Surface Uses KQL? Notes
KQL Database ✅ Native Stored in an Eventhouse; columnar, time-series optimized
Eventhouse ✅ Native Container for one or more KQL Databases
KQL Queryset Saved .kql queries + results, shareable
Real-Time Dashboard Tiles are backed by KQL queries
Lakehouse / Warehouse Use Spark SQL / T-SQL instead
Semantic model (DAX) KQL results can feed a model, but the model queries in DAX

Exam Caveat: KQL is read-optimized for append-only, high-volume, time-stamped data (logs, telemetry, IoT). If a scenario mentions frequent updates or deletes of individual rows, KQL is the wrong store — point to a Warehouse or Lakehouse instead.

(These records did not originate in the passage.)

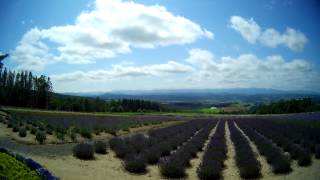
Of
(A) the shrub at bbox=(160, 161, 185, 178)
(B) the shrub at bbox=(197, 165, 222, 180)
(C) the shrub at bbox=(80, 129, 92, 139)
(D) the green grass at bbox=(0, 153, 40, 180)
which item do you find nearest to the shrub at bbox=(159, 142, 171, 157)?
(A) the shrub at bbox=(160, 161, 185, 178)

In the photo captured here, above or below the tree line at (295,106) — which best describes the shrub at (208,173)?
below

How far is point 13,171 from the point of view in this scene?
9008 mm

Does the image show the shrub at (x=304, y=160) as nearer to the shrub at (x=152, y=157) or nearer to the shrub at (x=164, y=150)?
the shrub at (x=152, y=157)

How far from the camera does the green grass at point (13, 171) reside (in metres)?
8.69

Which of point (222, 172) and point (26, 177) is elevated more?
point (26, 177)

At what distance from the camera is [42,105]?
9456 centimetres

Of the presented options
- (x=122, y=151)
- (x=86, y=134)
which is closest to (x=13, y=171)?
(x=122, y=151)

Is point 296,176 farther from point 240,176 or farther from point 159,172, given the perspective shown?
point 159,172

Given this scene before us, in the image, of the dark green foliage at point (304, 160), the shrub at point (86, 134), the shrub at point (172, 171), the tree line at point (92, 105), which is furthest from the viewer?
the tree line at point (92, 105)

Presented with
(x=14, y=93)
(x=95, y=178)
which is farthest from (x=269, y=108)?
(x=95, y=178)

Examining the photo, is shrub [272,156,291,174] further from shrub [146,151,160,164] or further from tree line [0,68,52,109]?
tree line [0,68,52,109]

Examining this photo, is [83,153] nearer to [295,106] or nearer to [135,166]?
[135,166]

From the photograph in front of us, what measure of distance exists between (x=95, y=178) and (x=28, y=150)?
286 inches

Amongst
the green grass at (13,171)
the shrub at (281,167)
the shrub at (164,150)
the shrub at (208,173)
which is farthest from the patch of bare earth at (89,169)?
the shrub at (281,167)
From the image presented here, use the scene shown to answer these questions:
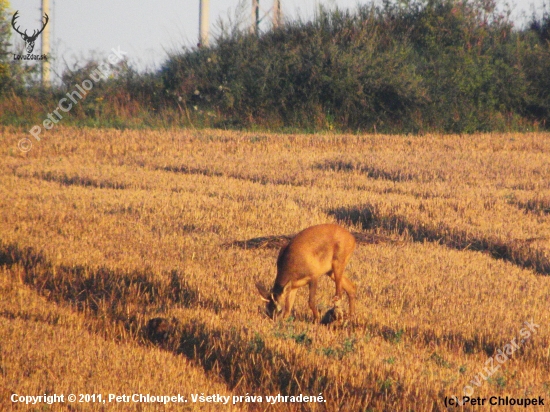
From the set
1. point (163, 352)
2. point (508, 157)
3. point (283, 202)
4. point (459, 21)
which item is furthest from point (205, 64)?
point (163, 352)

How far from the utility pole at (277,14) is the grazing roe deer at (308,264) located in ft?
69.9

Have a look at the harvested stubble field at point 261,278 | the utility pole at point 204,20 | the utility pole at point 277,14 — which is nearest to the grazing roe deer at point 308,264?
the harvested stubble field at point 261,278

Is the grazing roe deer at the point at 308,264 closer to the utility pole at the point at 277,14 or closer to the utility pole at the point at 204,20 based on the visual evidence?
the utility pole at the point at 204,20

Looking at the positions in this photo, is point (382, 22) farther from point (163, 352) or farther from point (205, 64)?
point (163, 352)

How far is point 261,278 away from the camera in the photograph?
769cm

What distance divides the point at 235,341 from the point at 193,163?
10.3 m

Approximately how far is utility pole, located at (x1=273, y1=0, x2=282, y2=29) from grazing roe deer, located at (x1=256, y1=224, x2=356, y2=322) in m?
21.3

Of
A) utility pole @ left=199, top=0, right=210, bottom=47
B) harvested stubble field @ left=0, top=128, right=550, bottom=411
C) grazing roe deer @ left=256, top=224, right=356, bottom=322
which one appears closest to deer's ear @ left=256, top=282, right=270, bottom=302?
grazing roe deer @ left=256, top=224, right=356, bottom=322

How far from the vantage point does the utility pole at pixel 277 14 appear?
27141 millimetres

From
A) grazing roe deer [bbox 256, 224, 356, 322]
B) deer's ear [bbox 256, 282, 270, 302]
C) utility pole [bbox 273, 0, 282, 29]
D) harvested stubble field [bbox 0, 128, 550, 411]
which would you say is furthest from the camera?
utility pole [bbox 273, 0, 282, 29]

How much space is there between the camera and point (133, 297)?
7.34m

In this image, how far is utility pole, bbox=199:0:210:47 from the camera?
26.5 meters

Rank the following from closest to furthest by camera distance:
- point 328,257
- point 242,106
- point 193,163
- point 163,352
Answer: point 163,352
point 328,257
point 193,163
point 242,106

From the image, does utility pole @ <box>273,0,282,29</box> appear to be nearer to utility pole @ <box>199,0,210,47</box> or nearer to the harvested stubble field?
utility pole @ <box>199,0,210,47</box>
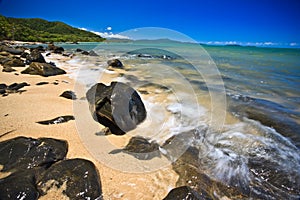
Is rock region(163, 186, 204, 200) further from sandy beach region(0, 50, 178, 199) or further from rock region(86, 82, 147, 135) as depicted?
rock region(86, 82, 147, 135)

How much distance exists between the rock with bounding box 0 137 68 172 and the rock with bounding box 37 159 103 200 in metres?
0.20

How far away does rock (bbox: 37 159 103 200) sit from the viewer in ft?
5.44

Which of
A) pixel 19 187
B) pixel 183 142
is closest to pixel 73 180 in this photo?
pixel 19 187

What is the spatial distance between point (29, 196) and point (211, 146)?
2532mm

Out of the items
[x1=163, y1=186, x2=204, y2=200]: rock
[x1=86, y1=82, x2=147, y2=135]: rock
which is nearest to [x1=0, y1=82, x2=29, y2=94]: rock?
[x1=86, y1=82, x2=147, y2=135]: rock

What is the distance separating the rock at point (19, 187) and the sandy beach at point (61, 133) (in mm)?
157

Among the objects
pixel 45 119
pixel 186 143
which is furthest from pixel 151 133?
pixel 45 119

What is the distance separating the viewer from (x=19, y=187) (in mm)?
1568

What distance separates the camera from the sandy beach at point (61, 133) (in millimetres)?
1845

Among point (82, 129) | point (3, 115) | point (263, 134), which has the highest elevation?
point (3, 115)

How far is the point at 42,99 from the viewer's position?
3990mm

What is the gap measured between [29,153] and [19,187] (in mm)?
566

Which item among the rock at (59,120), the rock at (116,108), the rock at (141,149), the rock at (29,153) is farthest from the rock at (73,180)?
the rock at (59,120)

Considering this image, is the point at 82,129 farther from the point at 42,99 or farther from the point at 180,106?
the point at 180,106
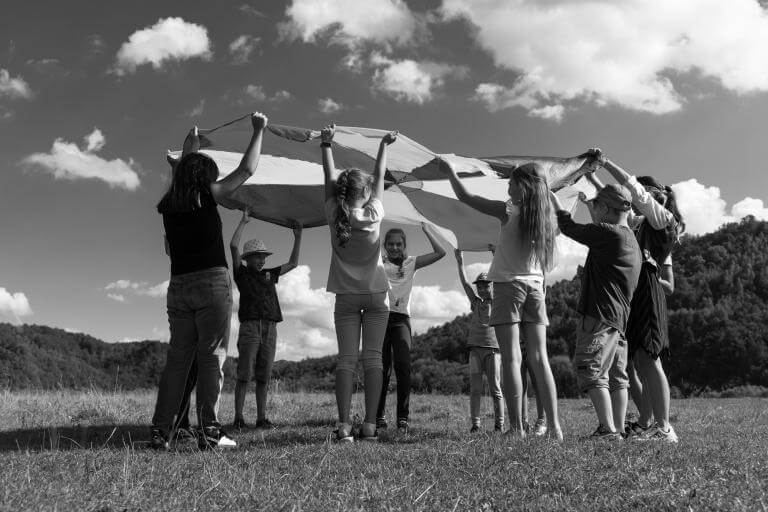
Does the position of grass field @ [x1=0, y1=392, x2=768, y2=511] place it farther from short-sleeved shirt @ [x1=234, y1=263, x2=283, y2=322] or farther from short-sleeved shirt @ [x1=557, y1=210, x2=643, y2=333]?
short-sleeved shirt @ [x1=234, y1=263, x2=283, y2=322]

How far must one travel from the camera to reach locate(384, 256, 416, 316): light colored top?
21.7ft

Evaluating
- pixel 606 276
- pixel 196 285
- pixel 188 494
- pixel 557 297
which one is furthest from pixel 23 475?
pixel 557 297

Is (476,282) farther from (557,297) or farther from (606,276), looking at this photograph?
(557,297)

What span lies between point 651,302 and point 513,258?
123 cm

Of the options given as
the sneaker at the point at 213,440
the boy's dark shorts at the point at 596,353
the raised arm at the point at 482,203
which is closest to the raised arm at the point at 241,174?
the raised arm at the point at 482,203

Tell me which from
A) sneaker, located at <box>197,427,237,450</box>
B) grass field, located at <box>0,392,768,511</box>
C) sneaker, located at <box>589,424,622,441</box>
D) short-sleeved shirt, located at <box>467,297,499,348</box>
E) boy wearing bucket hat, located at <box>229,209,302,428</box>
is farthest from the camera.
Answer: short-sleeved shirt, located at <box>467,297,499,348</box>

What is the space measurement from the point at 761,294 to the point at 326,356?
47.1 metres

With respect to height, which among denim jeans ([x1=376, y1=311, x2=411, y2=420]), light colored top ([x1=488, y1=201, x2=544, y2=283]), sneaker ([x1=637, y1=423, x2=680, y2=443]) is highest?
light colored top ([x1=488, y1=201, x2=544, y2=283])

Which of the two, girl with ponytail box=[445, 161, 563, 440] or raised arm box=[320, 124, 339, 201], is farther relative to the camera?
raised arm box=[320, 124, 339, 201]

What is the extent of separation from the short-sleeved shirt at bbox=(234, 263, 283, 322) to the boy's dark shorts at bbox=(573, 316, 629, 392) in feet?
11.8

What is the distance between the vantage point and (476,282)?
773cm

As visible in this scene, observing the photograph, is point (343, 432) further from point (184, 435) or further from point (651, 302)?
point (651, 302)

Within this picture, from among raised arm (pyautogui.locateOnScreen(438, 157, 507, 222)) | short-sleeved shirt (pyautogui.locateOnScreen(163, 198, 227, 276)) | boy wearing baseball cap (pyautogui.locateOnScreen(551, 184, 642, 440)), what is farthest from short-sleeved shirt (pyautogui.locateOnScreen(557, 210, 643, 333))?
short-sleeved shirt (pyautogui.locateOnScreen(163, 198, 227, 276))

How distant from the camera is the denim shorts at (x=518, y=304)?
4.57 metres
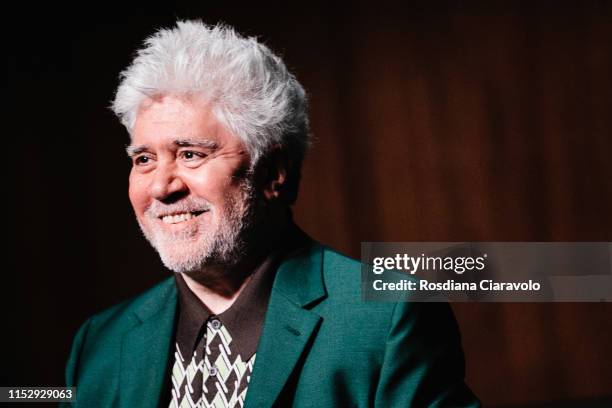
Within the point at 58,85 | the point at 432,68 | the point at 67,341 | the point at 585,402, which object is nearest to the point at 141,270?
the point at 67,341

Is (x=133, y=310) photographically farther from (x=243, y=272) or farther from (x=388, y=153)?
(x=388, y=153)

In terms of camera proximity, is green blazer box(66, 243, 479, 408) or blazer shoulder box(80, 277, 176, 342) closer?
green blazer box(66, 243, 479, 408)

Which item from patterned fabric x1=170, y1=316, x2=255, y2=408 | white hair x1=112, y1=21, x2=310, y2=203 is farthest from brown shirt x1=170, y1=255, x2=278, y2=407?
white hair x1=112, y1=21, x2=310, y2=203

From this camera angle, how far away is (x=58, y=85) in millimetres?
2004

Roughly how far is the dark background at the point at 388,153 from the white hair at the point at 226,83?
345 millimetres

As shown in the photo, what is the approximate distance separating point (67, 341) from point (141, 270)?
10.6 inches

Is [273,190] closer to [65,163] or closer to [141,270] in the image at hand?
[141,270]

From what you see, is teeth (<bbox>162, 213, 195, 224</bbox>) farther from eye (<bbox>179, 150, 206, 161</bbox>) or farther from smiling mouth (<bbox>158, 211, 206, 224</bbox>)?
eye (<bbox>179, 150, 206, 161</bbox>)

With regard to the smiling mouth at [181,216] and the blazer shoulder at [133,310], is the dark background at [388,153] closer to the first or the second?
the blazer shoulder at [133,310]

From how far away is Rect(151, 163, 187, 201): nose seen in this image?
1380 mm

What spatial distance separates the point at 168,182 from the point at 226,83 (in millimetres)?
215

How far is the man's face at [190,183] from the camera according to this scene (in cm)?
136

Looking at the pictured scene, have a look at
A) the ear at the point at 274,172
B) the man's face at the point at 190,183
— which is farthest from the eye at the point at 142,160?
the ear at the point at 274,172

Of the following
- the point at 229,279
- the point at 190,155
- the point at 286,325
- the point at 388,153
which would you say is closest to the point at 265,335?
the point at 286,325
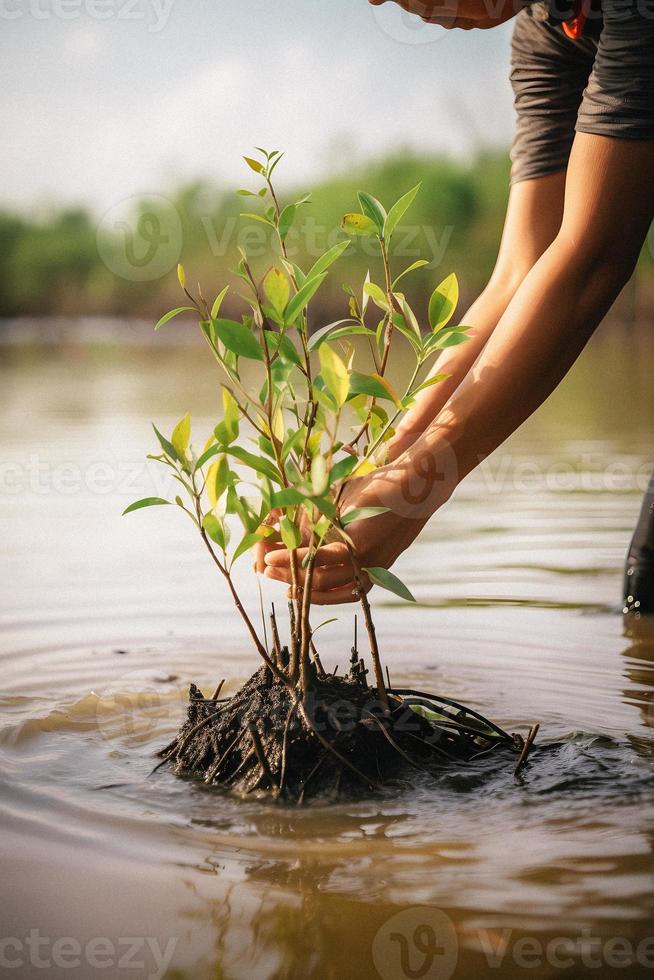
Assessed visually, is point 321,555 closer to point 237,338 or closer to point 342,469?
point 342,469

🔧 2 — Core Query Structure

A KQL query starts with a table name and pipes (|) data through a sequence of tabular operators. Data flows left to right, top to bottom.

StormEvents                          // 1. source table
| where StartTime > ago(7d)          // 2. filter rows
| where State == "FLORIDA"           // 3. filter again (AND)
| summarize Count = count() by EventType   // 4. aggregate
| sort by Count desc                 // 5. order
| take 10                            // 6. limit

Key Point: Order matters. where before summarize filters raw rows (fast, uses indexes). where after summarize filters aggregated results. Filtering early is both correct semantics and the performant choice — a common exam distractor puts the filter after the aggregation.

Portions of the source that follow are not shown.